Sorry, wrong "whose."
why did Canada, with real regulation, survive the recession relatively unscathed, while we were punished by unregulated, fraudulence. the fact that while the fraud was at it's highest, and SEC prosecutions at their lowest, during the market run-up, should tell you something.
Who's property is the air! He's GOT to be kidding here.
The caller is right on with the evolutionary argument.
This "debate" is absurd. You are equating a mainstream centerist/liberal with a right wing fringe group. To put the Ayn Ran Institute on equal footing with an organization that represents a mainstream opinion that sometimes represents the electoral majority is like putting a Neo-Gramscian anarcho-syndicalist as a representative of public opinion on with footing in a debate with Bob Dole! The historical revisionist spouting of Mr. Brook about the causes of the Great Depression show that he is an ideologue who denies the opinion of mainstream economists.
We need to radically update our understanding of what an individual is away from the Enlightenment philosophy of private property, subjective autonomy, and human progress.
We get it, Yarron, you don't think government should protect people from powerful interests that have historically and demonstrably exploited them.

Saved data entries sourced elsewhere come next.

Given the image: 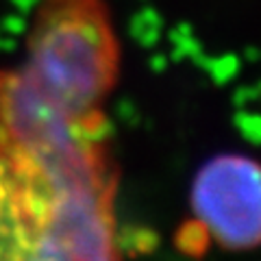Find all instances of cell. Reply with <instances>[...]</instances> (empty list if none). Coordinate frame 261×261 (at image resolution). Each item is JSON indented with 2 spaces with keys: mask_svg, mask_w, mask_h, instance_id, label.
<instances>
[{
  "mask_svg": "<svg viewBox=\"0 0 261 261\" xmlns=\"http://www.w3.org/2000/svg\"><path fill=\"white\" fill-rule=\"evenodd\" d=\"M107 116L76 120L0 70V261H122Z\"/></svg>",
  "mask_w": 261,
  "mask_h": 261,
  "instance_id": "obj_1",
  "label": "cell"
},
{
  "mask_svg": "<svg viewBox=\"0 0 261 261\" xmlns=\"http://www.w3.org/2000/svg\"><path fill=\"white\" fill-rule=\"evenodd\" d=\"M18 74L65 116H105L120 74V42L105 0H39Z\"/></svg>",
  "mask_w": 261,
  "mask_h": 261,
  "instance_id": "obj_2",
  "label": "cell"
},
{
  "mask_svg": "<svg viewBox=\"0 0 261 261\" xmlns=\"http://www.w3.org/2000/svg\"><path fill=\"white\" fill-rule=\"evenodd\" d=\"M192 214L207 238L226 250L261 246V163L246 154H218L192 183Z\"/></svg>",
  "mask_w": 261,
  "mask_h": 261,
  "instance_id": "obj_3",
  "label": "cell"
}]
</instances>
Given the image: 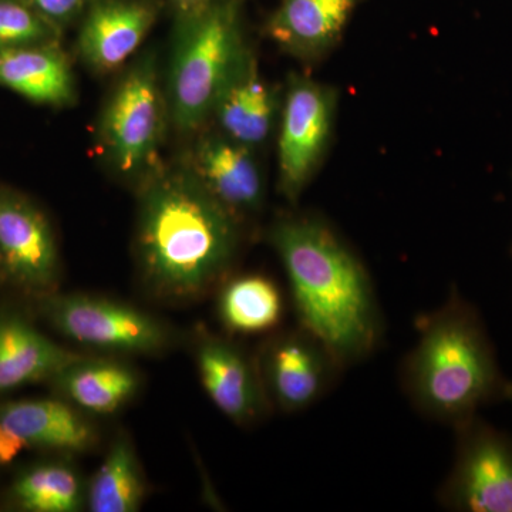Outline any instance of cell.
Returning a JSON list of instances; mask_svg holds the SVG:
<instances>
[{
  "label": "cell",
  "instance_id": "obj_1",
  "mask_svg": "<svg viewBox=\"0 0 512 512\" xmlns=\"http://www.w3.org/2000/svg\"><path fill=\"white\" fill-rule=\"evenodd\" d=\"M239 242L241 221L190 167L150 175L140 195L136 248L151 296L185 303L207 295L228 278Z\"/></svg>",
  "mask_w": 512,
  "mask_h": 512
},
{
  "label": "cell",
  "instance_id": "obj_2",
  "mask_svg": "<svg viewBox=\"0 0 512 512\" xmlns=\"http://www.w3.org/2000/svg\"><path fill=\"white\" fill-rule=\"evenodd\" d=\"M281 258L299 326L343 369L375 353L383 316L369 272L352 249L315 217H285L269 231Z\"/></svg>",
  "mask_w": 512,
  "mask_h": 512
},
{
  "label": "cell",
  "instance_id": "obj_3",
  "mask_svg": "<svg viewBox=\"0 0 512 512\" xmlns=\"http://www.w3.org/2000/svg\"><path fill=\"white\" fill-rule=\"evenodd\" d=\"M412 352L404 357V393L423 416L456 427L494 400L507 380L476 308L453 289L436 311L420 316Z\"/></svg>",
  "mask_w": 512,
  "mask_h": 512
},
{
  "label": "cell",
  "instance_id": "obj_4",
  "mask_svg": "<svg viewBox=\"0 0 512 512\" xmlns=\"http://www.w3.org/2000/svg\"><path fill=\"white\" fill-rule=\"evenodd\" d=\"M245 50L232 0L212 2L184 19L168 79L171 117L178 130H197L211 116Z\"/></svg>",
  "mask_w": 512,
  "mask_h": 512
},
{
  "label": "cell",
  "instance_id": "obj_5",
  "mask_svg": "<svg viewBox=\"0 0 512 512\" xmlns=\"http://www.w3.org/2000/svg\"><path fill=\"white\" fill-rule=\"evenodd\" d=\"M42 312L64 338L101 352L157 355L173 342L163 322L113 299L52 293L43 298Z\"/></svg>",
  "mask_w": 512,
  "mask_h": 512
},
{
  "label": "cell",
  "instance_id": "obj_6",
  "mask_svg": "<svg viewBox=\"0 0 512 512\" xmlns=\"http://www.w3.org/2000/svg\"><path fill=\"white\" fill-rule=\"evenodd\" d=\"M453 468L441 484V507L461 512H512V437L477 416L454 427Z\"/></svg>",
  "mask_w": 512,
  "mask_h": 512
},
{
  "label": "cell",
  "instance_id": "obj_7",
  "mask_svg": "<svg viewBox=\"0 0 512 512\" xmlns=\"http://www.w3.org/2000/svg\"><path fill=\"white\" fill-rule=\"evenodd\" d=\"M163 121L156 67L153 60L144 59L121 80L104 113V144L121 174L136 175L151 167Z\"/></svg>",
  "mask_w": 512,
  "mask_h": 512
},
{
  "label": "cell",
  "instance_id": "obj_8",
  "mask_svg": "<svg viewBox=\"0 0 512 512\" xmlns=\"http://www.w3.org/2000/svg\"><path fill=\"white\" fill-rule=\"evenodd\" d=\"M256 362L269 403L288 414L318 403L343 370L332 352L302 326L272 335Z\"/></svg>",
  "mask_w": 512,
  "mask_h": 512
},
{
  "label": "cell",
  "instance_id": "obj_9",
  "mask_svg": "<svg viewBox=\"0 0 512 512\" xmlns=\"http://www.w3.org/2000/svg\"><path fill=\"white\" fill-rule=\"evenodd\" d=\"M336 96L329 87L293 76L278 141L279 191L296 202L309 184L332 133Z\"/></svg>",
  "mask_w": 512,
  "mask_h": 512
},
{
  "label": "cell",
  "instance_id": "obj_10",
  "mask_svg": "<svg viewBox=\"0 0 512 512\" xmlns=\"http://www.w3.org/2000/svg\"><path fill=\"white\" fill-rule=\"evenodd\" d=\"M60 258L45 214L12 192H0V276L8 284L46 296L55 293Z\"/></svg>",
  "mask_w": 512,
  "mask_h": 512
},
{
  "label": "cell",
  "instance_id": "obj_11",
  "mask_svg": "<svg viewBox=\"0 0 512 512\" xmlns=\"http://www.w3.org/2000/svg\"><path fill=\"white\" fill-rule=\"evenodd\" d=\"M195 363L202 386L218 410L239 427L252 426L266 416V396L256 357L232 340L201 333Z\"/></svg>",
  "mask_w": 512,
  "mask_h": 512
},
{
  "label": "cell",
  "instance_id": "obj_12",
  "mask_svg": "<svg viewBox=\"0 0 512 512\" xmlns=\"http://www.w3.org/2000/svg\"><path fill=\"white\" fill-rule=\"evenodd\" d=\"M251 150L228 136L204 137L188 165L239 221L256 214L264 202V180Z\"/></svg>",
  "mask_w": 512,
  "mask_h": 512
},
{
  "label": "cell",
  "instance_id": "obj_13",
  "mask_svg": "<svg viewBox=\"0 0 512 512\" xmlns=\"http://www.w3.org/2000/svg\"><path fill=\"white\" fill-rule=\"evenodd\" d=\"M0 423L29 447L84 453L99 441L96 426L84 412L62 400H18L2 404Z\"/></svg>",
  "mask_w": 512,
  "mask_h": 512
},
{
  "label": "cell",
  "instance_id": "obj_14",
  "mask_svg": "<svg viewBox=\"0 0 512 512\" xmlns=\"http://www.w3.org/2000/svg\"><path fill=\"white\" fill-rule=\"evenodd\" d=\"M278 99L258 72L255 57L245 50L227 83L222 87L214 111L225 136L255 147L271 133Z\"/></svg>",
  "mask_w": 512,
  "mask_h": 512
},
{
  "label": "cell",
  "instance_id": "obj_15",
  "mask_svg": "<svg viewBox=\"0 0 512 512\" xmlns=\"http://www.w3.org/2000/svg\"><path fill=\"white\" fill-rule=\"evenodd\" d=\"M362 0H282L268 22L269 37L292 56L316 59L338 42Z\"/></svg>",
  "mask_w": 512,
  "mask_h": 512
},
{
  "label": "cell",
  "instance_id": "obj_16",
  "mask_svg": "<svg viewBox=\"0 0 512 512\" xmlns=\"http://www.w3.org/2000/svg\"><path fill=\"white\" fill-rule=\"evenodd\" d=\"M82 357L57 345L22 316L0 313V394L53 380Z\"/></svg>",
  "mask_w": 512,
  "mask_h": 512
},
{
  "label": "cell",
  "instance_id": "obj_17",
  "mask_svg": "<svg viewBox=\"0 0 512 512\" xmlns=\"http://www.w3.org/2000/svg\"><path fill=\"white\" fill-rule=\"evenodd\" d=\"M156 15L146 2L101 3L84 22L80 53L99 72L117 69L136 52Z\"/></svg>",
  "mask_w": 512,
  "mask_h": 512
},
{
  "label": "cell",
  "instance_id": "obj_18",
  "mask_svg": "<svg viewBox=\"0 0 512 512\" xmlns=\"http://www.w3.org/2000/svg\"><path fill=\"white\" fill-rule=\"evenodd\" d=\"M0 86L49 106H67L76 97L72 67L55 42L0 50Z\"/></svg>",
  "mask_w": 512,
  "mask_h": 512
},
{
  "label": "cell",
  "instance_id": "obj_19",
  "mask_svg": "<svg viewBox=\"0 0 512 512\" xmlns=\"http://www.w3.org/2000/svg\"><path fill=\"white\" fill-rule=\"evenodd\" d=\"M67 402L84 413L113 414L130 402L140 389L133 367L116 360L83 356L52 380Z\"/></svg>",
  "mask_w": 512,
  "mask_h": 512
},
{
  "label": "cell",
  "instance_id": "obj_20",
  "mask_svg": "<svg viewBox=\"0 0 512 512\" xmlns=\"http://www.w3.org/2000/svg\"><path fill=\"white\" fill-rule=\"evenodd\" d=\"M218 319L234 335H261L278 328L285 315L281 289L268 276L245 274L220 286Z\"/></svg>",
  "mask_w": 512,
  "mask_h": 512
},
{
  "label": "cell",
  "instance_id": "obj_21",
  "mask_svg": "<svg viewBox=\"0 0 512 512\" xmlns=\"http://www.w3.org/2000/svg\"><path fill=\"white\" fill-rule=\"evenodd\" d=\"M146 498V480L133 441L119 433L87 488L92 512H136Z\"/></svg>",
  "mask_w": 512,
  "mask_h": 512
},
{
  "label": "cell",
  "instance_id": "obj_22",
  "mask_svg": "<svg viewBox=\"0 0 512 512\" xmlns=\"http://www.w3.org/2000/svg\"><path fill=\"white\" fill-rule=\"evenodd\" d=\"M12 497L25 511L77 512L86 501V491L74 468L49 463L25 471L13 484Z\"/></svg>",
  "mask_w": 512,
  "mask_h": 512
},
{
  "label": "cell",
  "instance_id": "obj_23",
  "mask_svg": "<svg viewBox=\"0 0 512 512\" xmlns=\"http://www.w3.org/2000/svg\"><path fill=\"white\" fill-rule=\"evenodd\" d=\"M56 25L18 0H0V50L53 43Z\"/></svg>",
  "mask_w": 512,
  "mask_h": 512
},
{
  "label": "cell",
  "instance_id": "obj_24",
  "mask_svg": "<svg viewBox=\"0 0 512 512\" xmlns=\"http://www.w3.org/2000/svg\"><path fill=\"white\" fill-rule=\"evenodd\" d=\"M84 0H28L30 6L55 23L72 20L82 9Z\"/></svg>",
  "mask_w": 512,
  "mask_h": 512
},
{
  "label": "cell",
  "instance_id": "obj_25",
  "mask_svg": "<svg viewBox=\"0 0 512 512\" xmlns=\"http://www.w3.org/2000/svg\"><path fill=\"white\" fill-rule=\"evenodd\" d=\"M26 448L29 446L25 441L0 423V466L12 463Z\"/></svg>",
  "mask_w": 512,
  "mask_h": 512
},
{
  "label": "cell",
  "instance_id": "obj_26",
  "mask_svg": "<svg viewBox=\"0 0 512 512\" xmlns=\"http://www.w3.org/2000/svg\"><path fill=\"white\" fill-rule=\"evenodd\" d=\"M178 12L183 15L184 19L197 15L202 10L207 9L211 5L212 0H174Z\"/></svg>",
  "mask_w": 512,
  "mask_h": 512
},
{
  "label": "cell",
  "instance_id": "obj_27",
  "mask_svg": "<svg viewBox=\"0 0 512 512\" xmlns=\"http://www.w3.org/2000/svg\"><path fill=\"white\" fill-rule=\"evenodd\" d=\"M504 399L512 400V383L505 384Z\"/></svg>",
  "mask_w": 512,
  "mask_h": 512
}]
</instances>
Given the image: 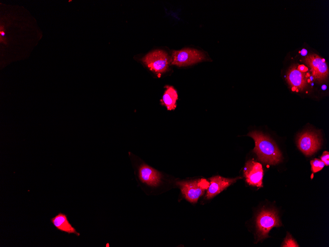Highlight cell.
Instances as JSON below:
<instances>
[{"instance_id": "cell-1", "label": "cell", "mask_w": 329, "mask_h": 247, "mask_svg": "<svg viewBox=\"0 0 329 247\" xmlns=\"http://www.w3.org/2000/svg\"><path fill=\"white\" fill-rule=\"evenodd\" d=\"M247 136L255 141L253 151L257 154L259 160L270 165H276L281 161L282 153L269 137L257 131L249 133Z\"/></svg>"}, {"instance_id": "cell-2", "label": "cell", "mask_w": 329, "mask_h": 247, "mask_svg": "<svg viewBox=\"0 0 329 247\" xmlns=\"http://www.w3.org/2000/svg\"><path fill=\"white\" fill-rule=\"evenodd\" d=\"M182 194L186 200L196 203L202 196L209 186V181L205 178L179 181L176 182Z\"/></svg>"}, {"instance_id": "cell-3", "label": "cell", "mask_w": 329, "mask_h": 247, "mask_svg": "<svg viewBox=\"0 0 329 247\" xmlns=\"http://www.w3.org/2000/svg\"><path fill=\"white\" fill-rule=\"evenodd\" d=\"M256 224L258 241L268 237V232L273 227L282 225L276 211L264 209L257 215Z\"/></svg>"}, {"instance_id": "cell-4", "label": "cell", "mask_w": 329, "mask_h": 247, "mask_svg": "<svg viewBox=\"0 0 329 247\" xmlns=\"http://www.w3.org/2000/svg\"><path fill=\"white\" fill-rule=\"evenodd\" d=\"M142 61L150 70L161 74L168 70L170 58L166 52L157 49L147 54Z\"/></svg>"}, {"instance_id": "cell-5", "label": "cell", "mask_w": 329, "mask_h": 247, "mask_svg": "<svg viewBox=\"0 0 329 247\" xmlns=\"http://www.w3.org/2000/svg\"><path fill=\"white\" fill-rule=\"evenodd\" d=\"M203 53L194 48H183L172 52L170 63L178 67L191 65L205 60Z\"/></svg>"}, {"instance_id": "cell-6", "label": "cell", "mask_w": 329, "mask_h": 247, "mask_svg": "<svg viewBox=\"0 0 329 247\" xmlns=\"http://www.w3.org/2000/svg\"><path fill=\"white\" fill-rule=\"evenodd\" d=\"M297 146L306 156H311L321 147V139L316 133L307 131L301 133L297 139Z\"/></svg>"}, {"instance_id": "cell-7", "label": "cell", "mask_w": 329, "mask_h": 247, "mask_svg": "<svg viewBox=\"0 0 329 247\" xmlns=\"http://www.w3.org/2000/svg\"><path fill=\"white\" fill-rule=\"evenodd\" d=\"M246 182L250 185L261 188L263 186V170L262 165L254 160H248L243 169Z\"/></svg>"}, {"instance_id": "cell-8", "label": "cell", "mask_w": 329, "mask_h": 247, "mask_svg": "<svg viewBox=\"0 0 329 247\" xmlns=\"http://www.w3.org/2000/svg\"><path fill=\"white\" fill-rule=\"evenodd\" d=\"M305 62L310 67L315 80L322 82L327 79L329 69L324 59L315 54L309 55L305 58Z\"/></svg>"}, {"instance_id": "cell-9", "label": "cell", "mask_w": 329, "mask_h": 247, "mask_svg": "<svg viewBox=\"0 0 329 247\" xmlns=\"http://www.w3.org/2000/svg\"><path fill=\"white\" fill-rule=\"evenodd\" d=\"M241 178L240 176L232 178H226L220 176H215L209 178V186L206 190V198L212 199Z\"/></svg>"}, {"instance_id": "cell-10", "label": "cell", "mask_w": 329, "mask_h": 247, "mask_svg": "<svg viewBox=\"0 0 329 247\" xmlns=\"http://www.w3.org/2000/svg\"><path fill=\"white\" fill-rule=\"evenodd\" d=\"M138 177L142 183L150 187H156L162 182V175L153 168L142 164L138 169Z\"/></svg>"}, {"instance_id": "cell-11", "label": "cell", "mask_w": 329, "mask_h": 247, "mask_svg": "<svg viewBox=\"0 0 329 247\" xmlns=\"http://www.w3.org/2000/svg\"><path fill=\"white\" fill-rule=\"evenodd\" d=\"M309 76L308 72L301 71L294 66L288 71L286 79L292 91L298 92L303 90L310 82L308 79Z\"/></svg>"}, {"instance_id": "cell-12", "label": "cell", "mask_w": 329, "mask_h": 247, "mask_svg": "<svg viewBox=\"0 0 329 247\" xmlns=\"http://www.w3.org/2000/svg\"><path fill=\"white\" fill-rule=\"evenodd\" d=\"M51 221L58 230L68 234H74L78 236L80 235L69 222L66 214L64 213L59 212L51 219Z\"/></svg>"}, {"instance_id": "cell-13", "label": "cell", "mask_w": 329, "mask_h": 247, "mask_svg": "<svg viewBox=\"0 0 329 247\" xmlns=\"http://www.w3.org/2000/svg\"><path fill=\"white\" fill-rule=\"evenodd\" d=\"M165 90L161 100V104L164 105L168 110H171L176 107L178 95L176 90L171 86H165Z\"/></svg>"}, {"instance_id": "cell-14", "label": "cell", "mask_w": 329, "mask_h": 247, "mask_svg": "<svg viewBox=\"0 0 329 247\" xmlns=\"http://www.w3.org/2000/svg\"><path fill=\"white\" fill-rule=\"evenodd\" d=\"M311 170L313 173H317L321 171L324 167L325 164L323 161L318 158H315L310 161Z\"/></svg>"}, {"instance_id": "cell-15", "label": "cell", "mask_w": 329, "mask_h": 247, "mask_svg": "<svg viewBox=\"0 0 329 247\" xmlns=\"http://www.w3.org/2000/svg\"><path fill=\"white\" fill-rule=\"evenodd\" d=\"M281 247H298L299 245L297 244L295 240L292 237L290 233H287V235L282 243Z\"/></svg>"}, {"instance_id": "cell-16", "label": "cell", "mask_w": 329, "mask_h": 247, "mask_svg": "<svg viewBox=\"0 0 329 247\" xmlns=\"http://www.w3.org/2000/svg\"><path fill=\"white\" fill-rule=\"evenodd\" d=\"M320 160L323 162L325 165H329V153L327 151H324L320 157Z\"/></svg>"}, {"instance_id": "cell-17", "label": "cell", "mask_w": 329, "mask_h": 247, "mask_svg": "<svg viewBox=\"0 0 329 247\" xmlns=\"http://www.w3.org/2000/svg\"><path fill=\"white\" fill-rule=\"evenodd\" d=\"M297 69L302 72H306L308 71V68L303 65H299L297 67Z\"/></svg>"}, {"instance_id": "cell-18", "label": "cell", "mask_w": 329, "mask_h": 247, "mask_svg": "<svg viewBox=\"0 0 329 247\" xmlns=\"http://www.w3.org/2000/svg\"><path fill=\"white\" fill-rule=\"evenodd\" d=\"M300 53L302 55H305L307 53V51L305 49H303L301 51H300Z\"/></svg>"}]
</instances>
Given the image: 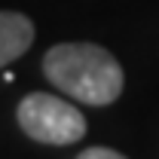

You're in the wrong country, buddy.
If my neighbor decides to turn his home into a commercial nightclub is that right? Should property zoning be eliminated?
This Ayn Rand loony is really blaming the financial crisis on OVER regulation?
Rand's own acolyte, Alan Greenspan, over saw all of the deregulation that lead directly to our current disaster.
You are not entitled to your own facts.
I'm very interested to hear the basis of these philosophies...the history?
Longstreet, the Founders also denied basic citizenship rights to women and non-whites. Maybe it's time to evolve from your originalism. The writers of the Constitution weren't gods; they were just people with an idea - and the good sense to provide for the accommodation of new ideas through the amendment system.
All fortunes are built on the availability of spenders. As far as the constriction of government allows hoarding, and therefore cuts the number of spenders, it is hostile to future fortunes. It isn't what the Objectivists say it is.
The democratic party should secure its position and commit to policy and taxation to secure the availability of spenders.
I read "For an Objective Epistemology" over 30 years ago when I first came to the US. I wanted to get a sense of what kind of ideas were floating around.
Thankfully, immediately after, I read William Burroughs' statement:
"Subjectivity, Objectivity? What is the difference?"
We should replace the US Constitution with a 800 page romance novel espousing free-market principals based on infinite energy machines and unbreakable metals.
The first principle is Liberty. The constitution was essentially a large "NO" sign with a few exceptions granted to the federal government. This foundation is inarguable.
Not that the political left knows or cares, but the first principles most assuredly weren't about social engineering, gazillion page tax codes, never ending wars, forcing people to buy insurance and redistributing cash to politically favored groups (or the lazy, envious, etc).
Essentially, everything the Dems stand for today is incongruent with what the founders intended, and about 80% of everything that the Republicans stand for is at odds with what this country was meant to be.